Record set:
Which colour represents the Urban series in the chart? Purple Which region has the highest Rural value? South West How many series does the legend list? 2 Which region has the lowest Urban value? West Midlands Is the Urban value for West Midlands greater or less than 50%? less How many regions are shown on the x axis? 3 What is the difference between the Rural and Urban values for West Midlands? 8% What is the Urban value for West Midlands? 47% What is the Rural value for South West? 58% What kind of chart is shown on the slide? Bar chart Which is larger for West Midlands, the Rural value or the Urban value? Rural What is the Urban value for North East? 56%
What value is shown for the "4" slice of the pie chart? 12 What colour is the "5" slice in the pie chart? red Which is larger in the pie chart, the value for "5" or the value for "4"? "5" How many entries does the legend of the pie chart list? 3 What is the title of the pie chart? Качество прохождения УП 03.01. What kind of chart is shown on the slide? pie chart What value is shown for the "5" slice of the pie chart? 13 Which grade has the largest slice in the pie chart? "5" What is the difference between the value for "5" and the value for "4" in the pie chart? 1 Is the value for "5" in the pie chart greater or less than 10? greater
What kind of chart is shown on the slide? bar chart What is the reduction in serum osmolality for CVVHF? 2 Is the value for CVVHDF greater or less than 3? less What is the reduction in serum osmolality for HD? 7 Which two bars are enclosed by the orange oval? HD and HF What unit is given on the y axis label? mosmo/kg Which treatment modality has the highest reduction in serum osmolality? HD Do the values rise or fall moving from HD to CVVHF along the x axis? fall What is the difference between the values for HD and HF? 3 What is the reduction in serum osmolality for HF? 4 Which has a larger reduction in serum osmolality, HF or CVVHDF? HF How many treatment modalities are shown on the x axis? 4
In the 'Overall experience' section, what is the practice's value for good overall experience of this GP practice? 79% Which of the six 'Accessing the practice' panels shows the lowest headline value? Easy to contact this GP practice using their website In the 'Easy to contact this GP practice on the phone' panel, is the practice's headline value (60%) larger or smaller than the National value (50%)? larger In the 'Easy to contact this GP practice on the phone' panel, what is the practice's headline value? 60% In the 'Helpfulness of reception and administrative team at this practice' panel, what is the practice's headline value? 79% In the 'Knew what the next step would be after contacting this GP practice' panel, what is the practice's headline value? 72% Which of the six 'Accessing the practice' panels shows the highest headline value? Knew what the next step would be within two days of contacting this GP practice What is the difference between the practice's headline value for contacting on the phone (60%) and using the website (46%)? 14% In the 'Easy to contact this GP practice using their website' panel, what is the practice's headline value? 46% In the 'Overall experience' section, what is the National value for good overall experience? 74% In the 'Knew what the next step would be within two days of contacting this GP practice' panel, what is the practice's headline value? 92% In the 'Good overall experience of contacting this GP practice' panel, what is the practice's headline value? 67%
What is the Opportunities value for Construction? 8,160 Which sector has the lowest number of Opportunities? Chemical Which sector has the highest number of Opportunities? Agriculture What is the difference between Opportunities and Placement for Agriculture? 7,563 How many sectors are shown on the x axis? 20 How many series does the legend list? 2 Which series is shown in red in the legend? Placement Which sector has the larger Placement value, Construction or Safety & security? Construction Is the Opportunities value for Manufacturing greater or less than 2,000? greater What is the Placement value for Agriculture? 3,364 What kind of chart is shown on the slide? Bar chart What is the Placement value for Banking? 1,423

Your objective:
Edit the lines from the first one up to and including the line containing "than 10? greater", replacing "legend" with "key" and leaving everything else unchanged.

Response to the task:
Which colour represents the Urban series in the chart? Purple Which region has the highest Rural value? South West How many series does the key list? 2 Which region has the lowest Urban value? West Midlands Is the Urban value for West Midlands greater or less than 50%? less How many regions are shown on the x axis? 3 What is the difference between the Rural and Urban values for West Midlands? 8% What is the Urban value for West Midlands? 47% What is the Rural value for South West? 58% What kind of chart is shown on the slide? Bar chart Which is larger for West Midlands, the Rural value or the Urban value? Rural What is the Urban value for North East? 56%
What value is shown for the "4" slice of the pie chart? 12 What colour is the "5" slice in the pie chart? red Which is larger in the pie chart, the value for "5" or the value for "4"? "5" How many entries does the key of the pie chart list? 3 What is the title of the pie chart? Качество прохождения УП 03.01. What kind of chart is shown on the slide? pie chart What value is shown for the "5" slice of the pie chart? 13 Which grade has the largest slice in the pie chart? "5" What is the difference between the value for "5" and the value for "4" in the pie chart? 1 Is the value for "5" in the pie chart greater or less than 10? greater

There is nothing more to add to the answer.